_Explore the material_:
1. In the commentary on the 2020 and 2024 presidential elections, update the stretch from "These two elections" through "of George Floyd." by replacing "interpretation" with "reading".
2. Answer these questions from the commentary on the 2020 and 2024 presidential elections:
(a) About how many electoral votes did each election end with?
(b) How many of the 2024 battleground states went to the winning candidate in both elections?
(c) Besides the first 10 months of COVID-19, what had voters suffered through before the 2020 election?
3. Pick up the commentary on the 2020 and 2024 presidential elections after its last sentence.

[Opening Text passage section]

Neither election was a mandate election. Both elections repudiated the performance of the incumbent president. Both elections had historically narrow popular vote margins. Both elections had surprisingly strong performances in states that were historically out of reach. Both elections narrowly shifted control of the Senate toward the winning presidential party but lost ground in the House. Both elections ended with about 310 electoral votes (the difference mostly because of the changed number of electoral votes in battleground states after the 2020 census), and all seven 2024 battleground states were won by the winning candidate in both elections.

These two elections were almost perfect mirror images of each other, and either you must conclude that both were consequentially large victories by one party or the other, or you must conclude that both are narrow victories magnified by an electoral system that exaggerates the swings in political influence from small changes in election results. Any other interpretation is evidence of partisan wishfulfillment analysis.

For the record, I have consistently maintained that Biden did not win any form of governing mandate in 2020. The message voters sent in 2020 was only that they were not ready for another four years of Trump after suffering through the first 10 months of COVID-19 and the civil unrest following the murder of George Floyd.

President Biden massively misread the 2020 results and foolishly allowed the progressive wing of his party to pursue an extremely ambitious legislative agenda as if he had received a true electoral rout and mandate. Your comments and what we are already seeing in the first week after the election suggest that President-elect Trump is about to make the same mistaken interpretation of his election results and also overplay his political hand.

[Closing Text passage section]
[Opening Material supplied section]

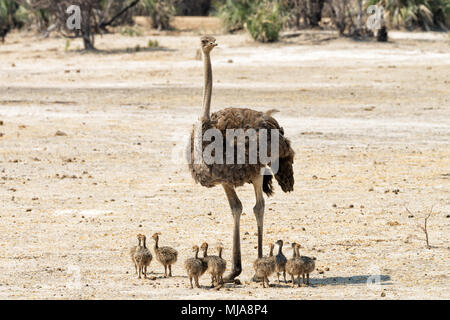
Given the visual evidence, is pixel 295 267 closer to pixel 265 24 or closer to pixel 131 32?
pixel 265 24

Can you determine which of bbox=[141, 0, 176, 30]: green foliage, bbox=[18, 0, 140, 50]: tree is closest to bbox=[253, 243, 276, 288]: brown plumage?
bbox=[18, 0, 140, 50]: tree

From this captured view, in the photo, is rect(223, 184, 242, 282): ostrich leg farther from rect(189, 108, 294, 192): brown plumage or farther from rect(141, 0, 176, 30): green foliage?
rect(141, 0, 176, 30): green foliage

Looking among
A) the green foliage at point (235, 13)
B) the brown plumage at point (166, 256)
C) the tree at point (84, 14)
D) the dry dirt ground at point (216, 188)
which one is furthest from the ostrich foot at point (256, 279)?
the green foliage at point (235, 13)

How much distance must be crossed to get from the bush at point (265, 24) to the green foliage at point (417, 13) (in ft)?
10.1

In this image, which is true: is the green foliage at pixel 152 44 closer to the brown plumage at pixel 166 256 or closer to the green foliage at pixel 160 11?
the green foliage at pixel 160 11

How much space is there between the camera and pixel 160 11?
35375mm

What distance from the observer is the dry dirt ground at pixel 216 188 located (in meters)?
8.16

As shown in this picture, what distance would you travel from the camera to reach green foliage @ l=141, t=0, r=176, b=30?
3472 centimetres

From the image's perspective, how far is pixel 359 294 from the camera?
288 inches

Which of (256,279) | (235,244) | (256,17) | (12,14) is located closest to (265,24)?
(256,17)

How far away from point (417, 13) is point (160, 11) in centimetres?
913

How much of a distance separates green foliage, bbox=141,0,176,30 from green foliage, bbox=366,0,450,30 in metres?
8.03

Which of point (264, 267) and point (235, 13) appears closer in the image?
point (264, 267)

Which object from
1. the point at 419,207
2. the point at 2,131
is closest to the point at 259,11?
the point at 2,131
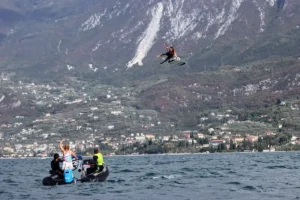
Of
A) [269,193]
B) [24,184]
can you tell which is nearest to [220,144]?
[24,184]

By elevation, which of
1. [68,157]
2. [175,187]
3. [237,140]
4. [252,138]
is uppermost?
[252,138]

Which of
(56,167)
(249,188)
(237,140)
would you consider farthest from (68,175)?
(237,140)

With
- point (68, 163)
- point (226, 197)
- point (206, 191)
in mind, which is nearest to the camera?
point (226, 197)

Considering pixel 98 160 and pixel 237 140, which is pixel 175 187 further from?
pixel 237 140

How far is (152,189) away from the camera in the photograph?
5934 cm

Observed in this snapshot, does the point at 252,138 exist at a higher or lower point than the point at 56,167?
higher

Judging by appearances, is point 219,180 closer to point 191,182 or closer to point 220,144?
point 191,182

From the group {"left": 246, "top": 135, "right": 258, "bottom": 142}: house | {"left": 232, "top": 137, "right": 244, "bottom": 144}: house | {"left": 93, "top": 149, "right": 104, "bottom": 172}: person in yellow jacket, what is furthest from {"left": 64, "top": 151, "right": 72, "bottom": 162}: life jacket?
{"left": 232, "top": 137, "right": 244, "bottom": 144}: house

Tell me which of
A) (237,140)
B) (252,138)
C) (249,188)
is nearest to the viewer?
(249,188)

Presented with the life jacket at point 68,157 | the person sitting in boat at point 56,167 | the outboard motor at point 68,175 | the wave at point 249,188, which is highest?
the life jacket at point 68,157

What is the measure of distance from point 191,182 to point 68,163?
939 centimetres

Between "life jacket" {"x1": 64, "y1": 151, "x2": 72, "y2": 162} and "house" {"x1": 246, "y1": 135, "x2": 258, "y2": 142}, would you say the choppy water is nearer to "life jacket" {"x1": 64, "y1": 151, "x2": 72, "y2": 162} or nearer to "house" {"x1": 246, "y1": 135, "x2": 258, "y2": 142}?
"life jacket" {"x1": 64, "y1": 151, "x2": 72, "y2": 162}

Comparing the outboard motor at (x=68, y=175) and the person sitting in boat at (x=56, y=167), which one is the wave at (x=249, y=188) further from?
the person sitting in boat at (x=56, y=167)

[Closing Material supplied section]

_Answers in order_:
1.
These two elections were almost perfect mirror images of each other, and either you must conclude that both were consequentially large victories by one party or the other, or you must conclude that both are narrow victories magnified by an electoral system that exaggerates the swings in political influence from small changes in election results. Any other reading is evidence of partisan wishfulfillment analysis.

For the record, I have consistently maintained that Biden did not win any form of governing mandate in 2020. The message voters sent in 2020 was only that they were not ready for another four years of Trump after suffering through the first 10 months of COVID-19 and the civil unrest following the murder of George Floyd.

2.
(a) About 310.
(b) All seven.
(c) The civil unrest following the murder of George Floyd.

3.
This will result in an ever-so-predictable backlash in the 2026 midterms, with the most favorable Senate map of the three Senate cycles and a House with only a very narrow Republican margin. This is a clear recipe for swinging both houses of Congress, much like the 2006 midterm cycle.

The big question is whether the Democratic Party can find a fresh new face with a fresh new vision for the party, like Obama provided in 2008. My two best outsider candidates to fulfill this role of a fresh new voice for the party are Mark Cuban and Jamie Dimon, both highly respected, politically savvy, high-profile public figures with no allegiance or baggage from legacy Democratic politics and the freedom to redefine the image of the party. Both are extremely successful businessmen with strong centrist credentials and the independence to craft a new vision for the party much as Bill Clinton did in 1992 and Obama did in 2008.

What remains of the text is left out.